Stated problem:
Retype the lines below without changes, starting with the line that contains "With respect to point" and continuing through the line that contains "69.2 metres", including both of those lines.

Supplied material:
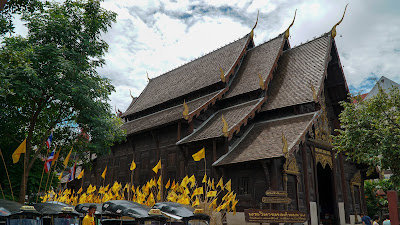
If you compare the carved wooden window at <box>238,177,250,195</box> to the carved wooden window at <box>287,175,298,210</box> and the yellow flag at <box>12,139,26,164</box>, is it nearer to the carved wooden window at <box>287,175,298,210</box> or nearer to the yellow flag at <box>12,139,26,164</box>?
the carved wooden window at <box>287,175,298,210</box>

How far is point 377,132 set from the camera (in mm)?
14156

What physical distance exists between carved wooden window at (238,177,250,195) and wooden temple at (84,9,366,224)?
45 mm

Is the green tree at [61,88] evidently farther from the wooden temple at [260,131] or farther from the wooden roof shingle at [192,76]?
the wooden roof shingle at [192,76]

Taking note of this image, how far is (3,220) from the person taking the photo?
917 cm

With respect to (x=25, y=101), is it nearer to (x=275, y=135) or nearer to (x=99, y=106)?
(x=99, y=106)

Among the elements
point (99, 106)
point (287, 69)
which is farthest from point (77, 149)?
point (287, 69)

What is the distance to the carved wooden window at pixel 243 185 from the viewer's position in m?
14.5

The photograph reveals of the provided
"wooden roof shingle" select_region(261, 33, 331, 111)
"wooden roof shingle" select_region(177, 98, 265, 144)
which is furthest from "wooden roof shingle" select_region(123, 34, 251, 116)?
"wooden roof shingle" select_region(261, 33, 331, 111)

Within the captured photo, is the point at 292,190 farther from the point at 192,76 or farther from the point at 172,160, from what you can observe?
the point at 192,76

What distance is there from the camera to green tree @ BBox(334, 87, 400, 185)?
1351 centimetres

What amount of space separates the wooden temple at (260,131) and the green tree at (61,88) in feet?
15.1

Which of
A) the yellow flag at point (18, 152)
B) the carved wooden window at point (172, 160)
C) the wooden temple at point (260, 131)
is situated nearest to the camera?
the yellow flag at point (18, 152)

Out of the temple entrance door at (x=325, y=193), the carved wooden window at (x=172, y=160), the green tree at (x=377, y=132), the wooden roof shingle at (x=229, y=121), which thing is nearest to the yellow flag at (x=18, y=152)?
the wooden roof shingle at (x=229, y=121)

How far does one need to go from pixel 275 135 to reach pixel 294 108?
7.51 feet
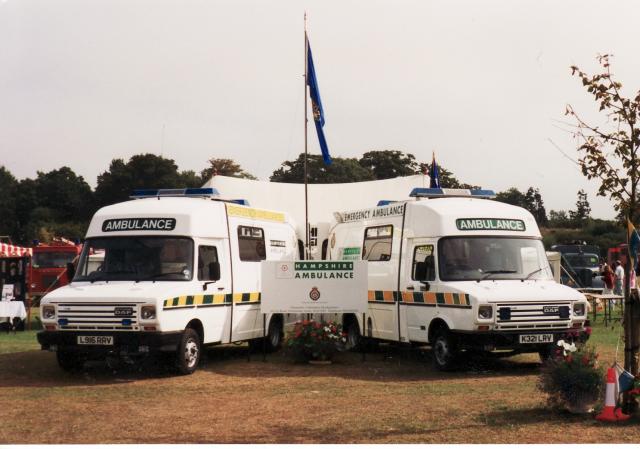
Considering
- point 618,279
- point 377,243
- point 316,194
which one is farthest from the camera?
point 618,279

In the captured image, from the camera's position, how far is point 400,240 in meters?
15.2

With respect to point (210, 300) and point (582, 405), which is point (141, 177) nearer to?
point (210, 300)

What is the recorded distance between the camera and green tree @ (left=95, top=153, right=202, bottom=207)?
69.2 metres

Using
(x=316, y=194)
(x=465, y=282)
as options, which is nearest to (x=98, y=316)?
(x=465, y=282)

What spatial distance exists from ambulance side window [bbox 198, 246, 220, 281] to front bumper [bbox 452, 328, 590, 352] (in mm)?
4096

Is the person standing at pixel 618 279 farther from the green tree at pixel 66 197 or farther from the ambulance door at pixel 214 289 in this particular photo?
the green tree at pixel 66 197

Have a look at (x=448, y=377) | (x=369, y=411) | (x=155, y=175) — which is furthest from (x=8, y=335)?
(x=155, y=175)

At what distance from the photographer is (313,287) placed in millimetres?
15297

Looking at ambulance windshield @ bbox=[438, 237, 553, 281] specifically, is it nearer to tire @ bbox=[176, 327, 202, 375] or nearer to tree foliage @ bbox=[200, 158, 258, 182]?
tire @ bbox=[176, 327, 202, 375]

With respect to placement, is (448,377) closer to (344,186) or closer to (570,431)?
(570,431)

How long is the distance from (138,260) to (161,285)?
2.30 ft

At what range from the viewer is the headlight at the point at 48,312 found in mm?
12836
--
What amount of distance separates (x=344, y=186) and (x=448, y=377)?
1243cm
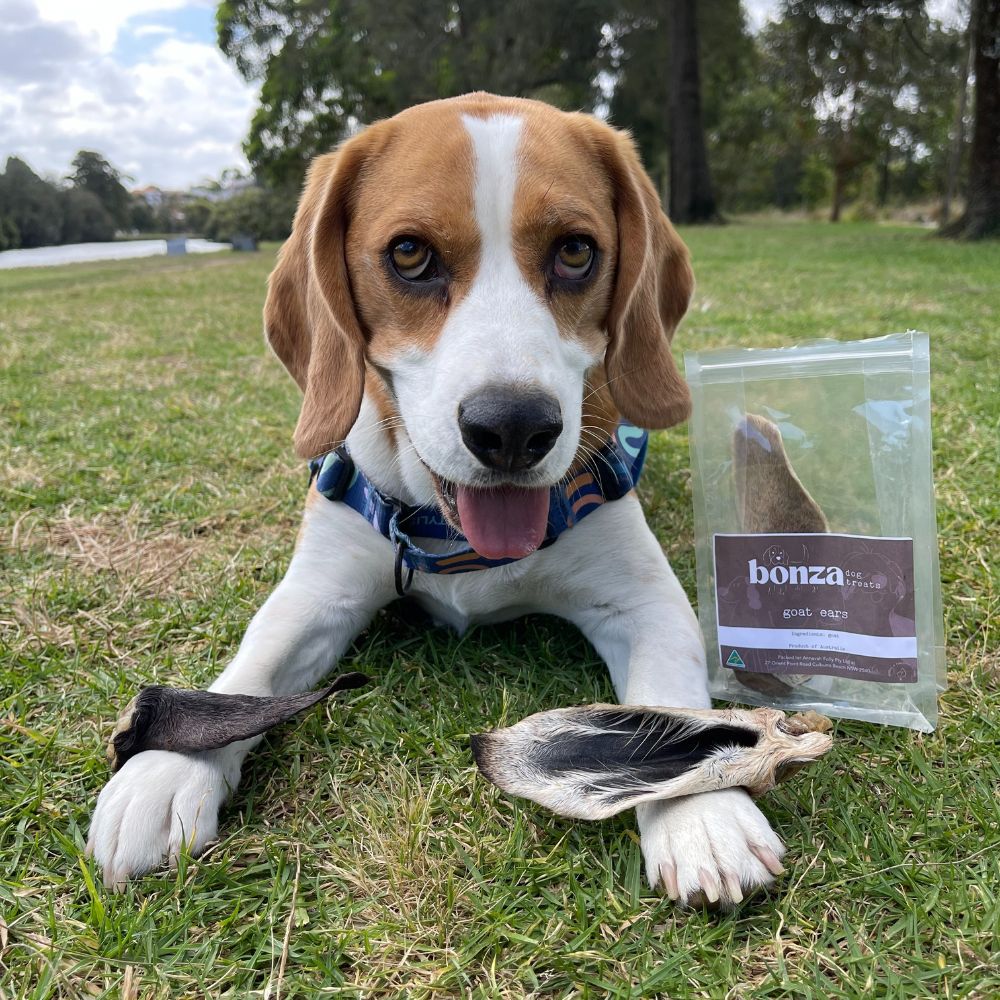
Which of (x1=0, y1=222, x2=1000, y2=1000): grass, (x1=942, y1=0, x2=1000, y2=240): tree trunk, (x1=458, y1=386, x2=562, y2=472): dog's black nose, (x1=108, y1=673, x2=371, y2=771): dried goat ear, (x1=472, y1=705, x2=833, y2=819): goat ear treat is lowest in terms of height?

Full answer:
With respect to point (210, 300) and point (582, 405), which is point (141, 177) nearer to?
point (210, 300)

What is the recorded distance between the camera and green tree @ (left=95, top=153, right=202, bottom=207)?
69.2 metres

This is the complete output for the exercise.